Construction of the track should get underway in the second half of next year, SBB said in a statement on Thursday.
The test track – designed for the transportation of goods, not people – will resemble an oversized vacuum tube. In theory, pods can travel down the track at speeds of up to 1,100 kilometres per hour, but the maximum velocity at the Valais site will be 900kmh.
The SBB said that the vacuum conditions in the tube allowed the pods to not only travel very fast but also in a highly energy-efficient manner.

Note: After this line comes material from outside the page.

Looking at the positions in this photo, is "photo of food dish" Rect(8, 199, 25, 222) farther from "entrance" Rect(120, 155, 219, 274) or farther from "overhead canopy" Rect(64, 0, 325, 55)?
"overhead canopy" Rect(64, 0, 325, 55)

Collombey-Muraz was chosen as the site for the project because the terrain is flat and relatively free of obstacles.
The concept of air-pressure driven transport is far from new but has gained momentum since the entrepreneur and inventor Elon Musk devised the Hyperloop Alpha concept for a vacuum and magnetic levitation powered super-fast train.
EuroTube partners with SBB to advance vacuum maglev technologies with custom research facilities such as for #Hyperloop. As development partner SBB supports EuroTube in planning and building the first 3km-long research and test infrastructure for vacuum ground transportation. pic.twitter.com/6yHLMTnYFr
— EuroTube (@eurotube_tech) December 13, 2018
Musk and his engineers released documentation on how the project might work and then challenged other researchers to develop the idea further.
This year, inspired by Musk, a Swiss engineering Master's student designed an underwater train that would travel at 500kmh and link Lausanne and Geneva in ten minutes.